Trapattoni: Das stimmt, mein Vater wollte nicht, dass ich Fußball spiele, sondern etwas Vernünftiges mache. Aber Milan hatte sich bei mir gemeldet und wollte mich verpflichten. Ich hatte einen gewissen "Wettbewerbsvorteil", denn ich war blond und als blonder junger Mann stach ich in Italien eben aus der Menge heraus. Deswegen fiel ich auf. Und als die Verantwortlichen von Milan bei uns zu Hause waren und mir das Angebot machten, für Milan zu spielen, hat mein Vater zugestimmt.

Frage: Wie ging es dann weiter?

Trapattoni: Als ich dann in der ersten Mannschaft gespielt habe - damals war ich so 20, 21 Jahre alt - sagte ich zu meiner Mutter, dass ich nicht möchte, dass Papa kommt, weil er so lange dagegen gewesen ist. Er hat also immer erst später erfahren, wie ich gespielt habe. Und eines Tages sagte er zu mir: 'Du wolltest nicht, dass ich dabei bin, aber jetzt ist es zu spät. Jetzt werde ich dich nicht mehr spielen sehen.' Und zwei Tage später ist er gestorben.

^^^^^^^^

### Gestellte Aufgaben
A – Welcher Verein wollte Trapattoni laut dem Interview mit ihm verpflichten?
B – Führe das Interview mit Trapattoni im Anschluss an seine letzte Antwort fort.

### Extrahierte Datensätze
^^^^^^^^

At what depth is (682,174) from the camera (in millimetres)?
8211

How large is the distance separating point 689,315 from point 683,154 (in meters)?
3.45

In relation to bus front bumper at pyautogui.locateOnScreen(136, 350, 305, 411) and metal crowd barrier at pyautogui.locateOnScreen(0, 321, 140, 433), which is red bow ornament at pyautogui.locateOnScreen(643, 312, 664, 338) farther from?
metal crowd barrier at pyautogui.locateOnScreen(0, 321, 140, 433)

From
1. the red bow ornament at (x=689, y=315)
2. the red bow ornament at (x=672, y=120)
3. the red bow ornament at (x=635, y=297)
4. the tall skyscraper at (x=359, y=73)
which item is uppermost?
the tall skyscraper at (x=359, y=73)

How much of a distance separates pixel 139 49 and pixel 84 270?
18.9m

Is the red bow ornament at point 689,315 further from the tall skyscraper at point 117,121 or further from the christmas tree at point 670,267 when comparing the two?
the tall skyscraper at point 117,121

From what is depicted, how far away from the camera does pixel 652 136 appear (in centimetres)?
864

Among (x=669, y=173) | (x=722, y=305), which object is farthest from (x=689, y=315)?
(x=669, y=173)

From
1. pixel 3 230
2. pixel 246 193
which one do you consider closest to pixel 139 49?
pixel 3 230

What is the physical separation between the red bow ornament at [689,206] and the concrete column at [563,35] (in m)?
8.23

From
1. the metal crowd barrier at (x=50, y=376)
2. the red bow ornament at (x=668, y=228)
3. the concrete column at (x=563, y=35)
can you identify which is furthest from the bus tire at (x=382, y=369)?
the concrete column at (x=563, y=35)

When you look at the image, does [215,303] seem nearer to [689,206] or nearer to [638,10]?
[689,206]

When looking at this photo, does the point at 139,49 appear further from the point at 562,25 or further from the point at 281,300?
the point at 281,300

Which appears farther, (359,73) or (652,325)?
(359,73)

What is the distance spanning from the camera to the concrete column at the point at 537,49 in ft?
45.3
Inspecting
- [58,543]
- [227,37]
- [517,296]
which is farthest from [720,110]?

^^^^^^^^

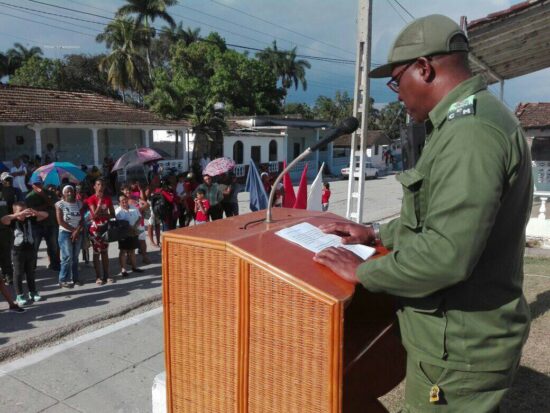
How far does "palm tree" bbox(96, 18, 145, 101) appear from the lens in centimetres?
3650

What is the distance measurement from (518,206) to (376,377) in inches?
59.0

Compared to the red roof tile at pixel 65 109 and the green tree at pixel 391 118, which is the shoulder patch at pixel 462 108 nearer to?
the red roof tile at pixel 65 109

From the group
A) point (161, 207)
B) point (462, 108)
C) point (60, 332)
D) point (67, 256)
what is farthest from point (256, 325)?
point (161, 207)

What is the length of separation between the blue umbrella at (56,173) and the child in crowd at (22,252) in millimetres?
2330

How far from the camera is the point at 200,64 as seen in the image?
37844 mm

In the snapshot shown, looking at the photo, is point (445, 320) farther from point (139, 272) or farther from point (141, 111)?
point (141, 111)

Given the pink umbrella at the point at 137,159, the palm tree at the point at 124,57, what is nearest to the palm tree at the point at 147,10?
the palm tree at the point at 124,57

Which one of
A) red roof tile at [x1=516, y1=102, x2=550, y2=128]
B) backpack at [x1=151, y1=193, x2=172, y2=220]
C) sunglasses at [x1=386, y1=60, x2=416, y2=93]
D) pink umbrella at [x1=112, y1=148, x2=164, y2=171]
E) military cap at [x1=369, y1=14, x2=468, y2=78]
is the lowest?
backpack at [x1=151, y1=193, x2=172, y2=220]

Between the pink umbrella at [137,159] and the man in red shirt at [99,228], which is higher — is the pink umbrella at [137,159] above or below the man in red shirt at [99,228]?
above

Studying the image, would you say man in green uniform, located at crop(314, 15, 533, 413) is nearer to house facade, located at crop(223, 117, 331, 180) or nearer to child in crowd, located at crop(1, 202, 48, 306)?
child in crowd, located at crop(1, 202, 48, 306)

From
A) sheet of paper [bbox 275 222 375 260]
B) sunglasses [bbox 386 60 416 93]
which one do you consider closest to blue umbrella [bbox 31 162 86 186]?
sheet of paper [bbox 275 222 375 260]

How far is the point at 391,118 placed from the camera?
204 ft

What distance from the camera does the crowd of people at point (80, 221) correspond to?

^^^^^^^^

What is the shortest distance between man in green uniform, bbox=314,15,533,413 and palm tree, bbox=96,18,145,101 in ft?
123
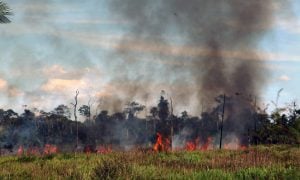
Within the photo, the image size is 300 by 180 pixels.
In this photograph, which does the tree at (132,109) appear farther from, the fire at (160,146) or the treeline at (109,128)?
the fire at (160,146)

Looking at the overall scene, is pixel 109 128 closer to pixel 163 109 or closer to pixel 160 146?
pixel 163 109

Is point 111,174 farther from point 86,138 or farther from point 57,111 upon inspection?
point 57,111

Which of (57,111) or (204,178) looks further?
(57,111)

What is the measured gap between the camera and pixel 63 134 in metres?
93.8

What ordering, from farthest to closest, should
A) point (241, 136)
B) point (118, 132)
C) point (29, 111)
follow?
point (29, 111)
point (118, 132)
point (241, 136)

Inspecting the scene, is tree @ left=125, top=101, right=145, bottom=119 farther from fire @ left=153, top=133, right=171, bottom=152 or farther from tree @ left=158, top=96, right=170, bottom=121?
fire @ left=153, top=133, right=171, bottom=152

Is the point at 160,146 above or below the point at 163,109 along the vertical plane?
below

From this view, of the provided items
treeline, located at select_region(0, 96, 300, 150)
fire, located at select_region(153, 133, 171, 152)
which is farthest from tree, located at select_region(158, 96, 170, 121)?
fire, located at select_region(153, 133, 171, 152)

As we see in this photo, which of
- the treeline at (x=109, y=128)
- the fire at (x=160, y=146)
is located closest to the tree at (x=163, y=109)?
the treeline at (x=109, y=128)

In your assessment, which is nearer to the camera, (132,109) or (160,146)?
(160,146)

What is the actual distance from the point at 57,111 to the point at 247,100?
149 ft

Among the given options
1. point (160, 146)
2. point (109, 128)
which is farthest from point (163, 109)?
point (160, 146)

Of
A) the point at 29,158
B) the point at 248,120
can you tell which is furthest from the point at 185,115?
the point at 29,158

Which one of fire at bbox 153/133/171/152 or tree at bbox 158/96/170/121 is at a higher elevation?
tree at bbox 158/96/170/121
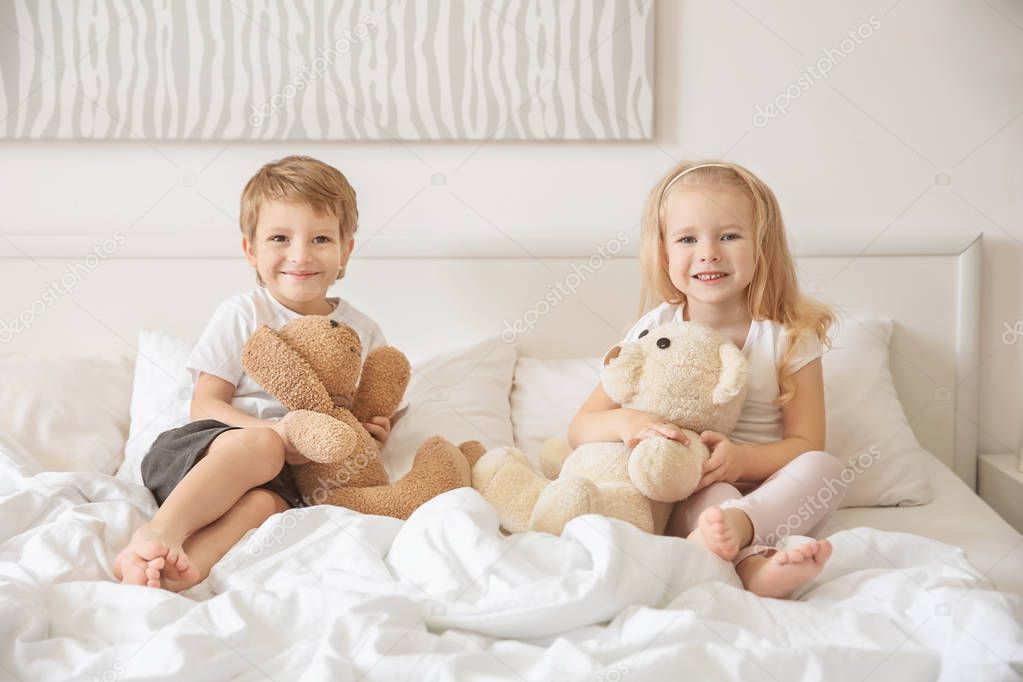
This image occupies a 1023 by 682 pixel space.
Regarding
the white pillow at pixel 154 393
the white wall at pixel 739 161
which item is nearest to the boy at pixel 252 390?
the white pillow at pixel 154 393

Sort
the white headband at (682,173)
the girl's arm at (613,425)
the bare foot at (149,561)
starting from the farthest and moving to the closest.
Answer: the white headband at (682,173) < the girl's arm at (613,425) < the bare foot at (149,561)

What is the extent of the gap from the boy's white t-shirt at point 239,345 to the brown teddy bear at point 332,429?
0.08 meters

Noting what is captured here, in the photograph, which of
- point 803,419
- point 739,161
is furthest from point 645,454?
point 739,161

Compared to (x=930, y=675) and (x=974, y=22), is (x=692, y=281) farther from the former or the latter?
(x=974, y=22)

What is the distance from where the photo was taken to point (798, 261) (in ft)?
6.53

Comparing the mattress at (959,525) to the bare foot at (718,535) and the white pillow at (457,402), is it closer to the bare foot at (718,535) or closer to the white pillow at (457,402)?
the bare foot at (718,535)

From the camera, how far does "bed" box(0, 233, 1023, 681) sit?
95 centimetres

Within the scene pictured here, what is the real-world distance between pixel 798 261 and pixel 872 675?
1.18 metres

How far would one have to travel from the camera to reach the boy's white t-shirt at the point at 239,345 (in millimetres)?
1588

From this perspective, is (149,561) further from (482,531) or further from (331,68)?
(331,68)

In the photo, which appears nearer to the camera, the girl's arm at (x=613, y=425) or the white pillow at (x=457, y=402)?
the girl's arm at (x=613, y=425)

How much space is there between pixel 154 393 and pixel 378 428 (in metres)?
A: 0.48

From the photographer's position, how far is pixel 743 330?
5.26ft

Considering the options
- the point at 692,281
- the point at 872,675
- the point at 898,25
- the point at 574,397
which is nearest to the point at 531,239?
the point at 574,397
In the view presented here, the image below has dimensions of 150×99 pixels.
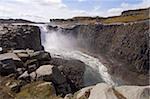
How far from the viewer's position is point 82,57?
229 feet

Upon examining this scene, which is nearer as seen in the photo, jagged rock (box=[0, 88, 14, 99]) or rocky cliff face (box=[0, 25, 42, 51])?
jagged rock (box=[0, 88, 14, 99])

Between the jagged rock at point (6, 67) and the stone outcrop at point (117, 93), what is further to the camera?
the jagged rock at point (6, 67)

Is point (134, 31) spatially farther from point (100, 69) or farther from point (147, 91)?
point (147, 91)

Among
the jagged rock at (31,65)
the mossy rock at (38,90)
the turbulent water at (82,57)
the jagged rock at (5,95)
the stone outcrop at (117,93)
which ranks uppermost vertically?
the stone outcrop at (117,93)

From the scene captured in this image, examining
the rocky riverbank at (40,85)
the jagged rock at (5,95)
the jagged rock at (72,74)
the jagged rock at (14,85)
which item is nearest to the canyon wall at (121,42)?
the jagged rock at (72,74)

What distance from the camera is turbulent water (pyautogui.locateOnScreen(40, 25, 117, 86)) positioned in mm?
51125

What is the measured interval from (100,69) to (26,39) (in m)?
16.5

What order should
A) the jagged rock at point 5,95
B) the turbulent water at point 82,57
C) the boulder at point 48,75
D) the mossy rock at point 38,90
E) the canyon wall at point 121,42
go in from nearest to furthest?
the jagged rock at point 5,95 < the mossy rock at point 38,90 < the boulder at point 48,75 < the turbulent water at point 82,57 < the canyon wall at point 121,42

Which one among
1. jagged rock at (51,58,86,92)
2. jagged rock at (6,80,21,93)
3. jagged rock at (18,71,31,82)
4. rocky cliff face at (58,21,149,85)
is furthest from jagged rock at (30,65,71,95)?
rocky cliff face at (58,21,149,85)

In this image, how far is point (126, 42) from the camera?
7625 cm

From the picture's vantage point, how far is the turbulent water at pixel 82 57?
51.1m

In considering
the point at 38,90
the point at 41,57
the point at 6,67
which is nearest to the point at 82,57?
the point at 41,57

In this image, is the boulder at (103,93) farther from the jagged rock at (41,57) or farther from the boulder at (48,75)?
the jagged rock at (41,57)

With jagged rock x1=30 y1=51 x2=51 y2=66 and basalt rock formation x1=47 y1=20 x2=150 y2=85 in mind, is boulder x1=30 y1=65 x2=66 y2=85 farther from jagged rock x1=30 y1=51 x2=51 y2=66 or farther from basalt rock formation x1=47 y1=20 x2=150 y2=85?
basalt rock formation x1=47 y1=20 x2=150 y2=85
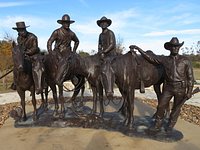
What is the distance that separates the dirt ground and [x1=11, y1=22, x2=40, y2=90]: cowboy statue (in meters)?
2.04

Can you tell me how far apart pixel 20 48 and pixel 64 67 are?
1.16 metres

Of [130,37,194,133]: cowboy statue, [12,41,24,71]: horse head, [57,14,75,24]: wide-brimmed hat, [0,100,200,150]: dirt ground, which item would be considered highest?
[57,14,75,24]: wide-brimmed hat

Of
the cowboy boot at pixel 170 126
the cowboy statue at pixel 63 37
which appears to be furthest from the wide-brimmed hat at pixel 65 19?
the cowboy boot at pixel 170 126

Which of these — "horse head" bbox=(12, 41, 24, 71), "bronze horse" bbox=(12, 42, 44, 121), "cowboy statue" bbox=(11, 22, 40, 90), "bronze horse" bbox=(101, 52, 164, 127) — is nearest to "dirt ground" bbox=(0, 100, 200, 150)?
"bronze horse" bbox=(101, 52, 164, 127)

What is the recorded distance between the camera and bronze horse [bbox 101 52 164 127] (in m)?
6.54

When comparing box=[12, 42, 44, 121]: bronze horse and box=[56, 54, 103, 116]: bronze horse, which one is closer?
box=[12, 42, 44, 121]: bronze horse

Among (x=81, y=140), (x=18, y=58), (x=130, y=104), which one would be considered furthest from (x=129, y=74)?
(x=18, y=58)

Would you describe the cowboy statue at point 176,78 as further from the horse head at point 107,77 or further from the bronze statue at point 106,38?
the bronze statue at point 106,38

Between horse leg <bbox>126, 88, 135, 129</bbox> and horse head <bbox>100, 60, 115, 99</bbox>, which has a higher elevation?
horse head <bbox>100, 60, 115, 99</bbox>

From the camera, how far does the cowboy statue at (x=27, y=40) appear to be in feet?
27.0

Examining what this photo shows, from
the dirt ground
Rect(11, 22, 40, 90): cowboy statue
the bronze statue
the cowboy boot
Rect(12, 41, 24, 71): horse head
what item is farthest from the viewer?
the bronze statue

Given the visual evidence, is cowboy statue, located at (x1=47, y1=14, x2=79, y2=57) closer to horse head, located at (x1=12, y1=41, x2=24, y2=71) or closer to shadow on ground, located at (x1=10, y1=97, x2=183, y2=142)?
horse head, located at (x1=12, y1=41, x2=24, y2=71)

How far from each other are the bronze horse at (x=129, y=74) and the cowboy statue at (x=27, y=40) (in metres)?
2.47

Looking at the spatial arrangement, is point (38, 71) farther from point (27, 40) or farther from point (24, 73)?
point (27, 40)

^^^^^^^^

### Erwartete Ergebnisse
A – Milan

B –
Frage: Ihr Buch heißt im italienischen Original sinngemäß "Man soll den Tag nicht vor dem Abend loben". In Deutschland trägt es den Titel "Ich habe noch nicht fertig" nach Ihrem prägnanten Zitat bei der Wutrede. Sie haben angekündigt, dass Sie den Trainerberuf noch nicht an den Nagel hängen wollen. Welche Angebote hatten Sie zuletzt auf dem Schreibtisch?

Trapattoni: Ich hatte zwei Angebote von Nationalmannschaften in Afrika. Aber dort herrschten religiöse Kriege. Da hat meine Frau Paola zu mir gesagt, dass sie nicht will, dass ich dort hingehe. Also habe ich mich dagegen entschieden.

Frage: Aber Sie haben dennoch die Ambition, noch einmal als Trainer auf der Bank zu sitzen?

Trapattoni: Grundsätzlich ist es so, dass ich den Fußball immer noch sehr intensiv verfolge. Ich möchte jetzt nicht zu selbstbewusst erscheinen, aber ich schaue mir immer noch alle wichtigen Spiele an. Vor allem natürlich die Spiele des FC Bayern. Ich spüre in mir immer noch einen Sportsgeist und einen Wettbewerbsdrang. Und ich spüre auch nach wie vor diesen innovativen Prozess in mir. Mit einem gesunden Maß an Selbstbewusstsein kann ich sagen: Ich bin noch etwas wert, mit meiner Erfahrung und meinem Blick für das Spiel.

Frage: Wie reagiert Ihre Frau auf Ihre Ambitionen?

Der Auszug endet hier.